In terms of future directions, continued research is needed to investigate both longitudinal stability and potential transactional relations between parenting and child behavior in the context of treatment outcomes studies, providing empirical tests to developmental theories regarding the development of ODD/CD (Lahey, Waldman, & McBurnett, 1999; Patterson, 1982). In addition, future studies may move from macro-level analyses of bidirectionality, using data obtained at monthly or yearly intervals, to more fine-grained analyses of how these relations develop and can be observed during interactions (Pettit & Arsiwalla, 2008), perhaps using dynamic models, including state-space grids (Hollenstein, 2003), to examine bidirectional processes in real-time parent-child interactions (DeRubeis & Granic, 2012; Granic & Patterson, 2006).
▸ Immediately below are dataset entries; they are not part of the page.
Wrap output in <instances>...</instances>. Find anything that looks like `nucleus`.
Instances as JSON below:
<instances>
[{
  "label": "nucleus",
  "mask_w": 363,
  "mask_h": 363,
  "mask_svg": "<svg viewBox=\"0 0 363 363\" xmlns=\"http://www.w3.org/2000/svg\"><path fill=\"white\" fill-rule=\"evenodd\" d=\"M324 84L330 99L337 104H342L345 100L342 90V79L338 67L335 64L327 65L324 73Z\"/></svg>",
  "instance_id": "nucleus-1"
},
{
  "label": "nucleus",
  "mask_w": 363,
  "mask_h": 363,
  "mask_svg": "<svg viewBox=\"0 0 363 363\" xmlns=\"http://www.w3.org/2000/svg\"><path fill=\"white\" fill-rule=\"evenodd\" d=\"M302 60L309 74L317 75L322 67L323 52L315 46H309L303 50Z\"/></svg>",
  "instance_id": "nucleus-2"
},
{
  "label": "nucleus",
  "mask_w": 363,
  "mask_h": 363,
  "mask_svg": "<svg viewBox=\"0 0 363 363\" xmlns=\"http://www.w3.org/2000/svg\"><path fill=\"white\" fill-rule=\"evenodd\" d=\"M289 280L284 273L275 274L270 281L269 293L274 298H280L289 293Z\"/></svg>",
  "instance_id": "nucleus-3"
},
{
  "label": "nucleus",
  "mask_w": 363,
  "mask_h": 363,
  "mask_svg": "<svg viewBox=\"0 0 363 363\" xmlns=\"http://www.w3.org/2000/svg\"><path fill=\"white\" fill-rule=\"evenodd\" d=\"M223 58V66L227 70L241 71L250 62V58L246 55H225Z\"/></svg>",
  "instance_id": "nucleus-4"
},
It may be that the observation of these micro-level interactions could yield further information to guide the evaluation and development of parenting interventions, by analyzing minute-by-minute patterns of parent-child interactions as an augmentation of the panel studies that examine stability and change in behavior over time.
Acknowledgments
This study was supported by a grant to the third author from the National Institute of Mental Health (MH57727). The authors acknowledge the research and clinical staff of the Resources to Enhance the Adjustment of Children (REACH) program.
Footnotes
Sample size prevented analyses with child sex as a covariate or moderator. However, exploratory cross-lagged analyses with the subsample of males (n = 118) were very similar in terms of longitudinal stability and cross-domain paths. Details of these analyses are available from the authors.